Cannabichromene (CBC) is a phytocannabinoid, the second most abundant cannabinoid quantitatively in marijuana. CBC has been shown to produce antinociception and anti-inflammatory effects in rodents. This method is validated for the measurement of THC and CBC simultaneously after extraction from mouse blood or brain. Whole brain harvested from mice was homogenized 2:1 (v/w) with normal saline. Fifty nanograms of THC-d(3) was added to 0.5 mL of heparinized mouse blood, brain homogenate, and THC and CBC fortified blood or brain calibrators, then equilibrated overnight at 5 degrees C. Two milliliters of "ice cold" acetonitrile was added drop-wise while the sample was vortex mixed, and then the sample was centrifuged and stored overnight at -30 degrees C. The cannabinoids were extracted from the acetonitrile layer with 2 mL of 0.2 N NaOH and 4 mL of hexane/ethyl acetate (9:1). The solvent was isolated and evaporated to dryness. Trimethylsilyl derivatives were prepared and then analyzed by gas chromatography-mass spectrometry. Linearity in blood and brain of THC and CBC was 2-10,000 ng/mL (ng/g). THC and CBC recovery ranged from 56 to 78% in blood and brain. Precision was demonstrated at 100 ng/mL and 1000 ng/mL with CVs < 15%. The validated method allows for blood and brain concentrations of cannabinoids to be quantificated and correlated with pharmacological effects produced in mice.
The effect of cannabichromene on adult neural stem/progenitor cells.[Pubmed:23941747]

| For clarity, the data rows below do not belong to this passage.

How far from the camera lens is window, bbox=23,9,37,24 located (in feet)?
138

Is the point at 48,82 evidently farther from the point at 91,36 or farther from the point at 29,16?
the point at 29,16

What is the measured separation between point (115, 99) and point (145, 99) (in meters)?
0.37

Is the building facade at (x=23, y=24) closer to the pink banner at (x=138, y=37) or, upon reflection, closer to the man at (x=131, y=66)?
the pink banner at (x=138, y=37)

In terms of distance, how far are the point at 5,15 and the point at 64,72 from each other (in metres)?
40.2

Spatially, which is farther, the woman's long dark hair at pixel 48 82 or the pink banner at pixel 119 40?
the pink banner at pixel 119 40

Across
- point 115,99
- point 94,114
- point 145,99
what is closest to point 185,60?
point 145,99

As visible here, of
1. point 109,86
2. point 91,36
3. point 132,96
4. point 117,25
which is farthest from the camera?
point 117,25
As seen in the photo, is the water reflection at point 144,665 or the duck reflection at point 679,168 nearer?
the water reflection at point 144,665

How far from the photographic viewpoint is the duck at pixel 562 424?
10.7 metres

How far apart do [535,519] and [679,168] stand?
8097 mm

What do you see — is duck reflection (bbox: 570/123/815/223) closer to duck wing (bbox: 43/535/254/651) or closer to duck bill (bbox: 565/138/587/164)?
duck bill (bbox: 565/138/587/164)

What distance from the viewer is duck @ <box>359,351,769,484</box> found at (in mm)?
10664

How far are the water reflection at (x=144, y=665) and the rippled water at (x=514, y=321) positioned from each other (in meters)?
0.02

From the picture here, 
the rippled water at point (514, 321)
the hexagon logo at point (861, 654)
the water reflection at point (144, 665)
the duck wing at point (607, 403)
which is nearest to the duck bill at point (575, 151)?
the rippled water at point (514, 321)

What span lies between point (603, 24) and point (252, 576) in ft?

Neurochem Int. 2013 Nov;63(5):432-7.
Apart from the psychotropic compound Delta(9)-tetrahydrocannabinol (THC), evidence suggests that other non-psychotropic phytocannabinoids are also of potential clinical use. This study aimed at elucidating the effect of major non-THC phytocannabinoids on the fate of adult neural stem progenitor cells (NSPCs), which are an essential component of brain function in health as well as in pathology. We tested three compounds: cannabidiol, cannabigerol, and Cannabichromene (CBC), and found that CBC has a positive effect on the viability of mouse NSPCs during differentiation in vitro. The expression of NSPC and astrocyte markers nestin and Glial fibrillary acidic protein (GFAP), respectively, was up- and down-regulated, respectively. CBC stimulated ERK1/2 phosphorylation; however, this effect had a slower onset in comparison to typical MAPK stimulation. A MEK inhibitor, U0126, antagonized the up-regulation of nestin but not the down-regulation of GFAP. Based on a previous report, we studied the potential involvement of the adenosine A1 receptor in the effect of CBC on these cells and found that the selective adenosine A1 receptor antagonist, DPCPX, counteracted both ERK1/2 phosphorylation and up-regulation of nestin by CBC, indicating that also adenosine is involved in these effects of CBC, but possibly not in CBC inhibitory effect on GFAP expression. Next, we measured ATP levels as an equilibrium marker of adenosine and found higher ATP levels during differentiation of NSPCs in the presence of CBC. Taken together, our results suggest that CBC raises the viability of NSPCs while inhibiting their differentiation into astroglia, possibly through up-regulation of ATP and adenosine signalling.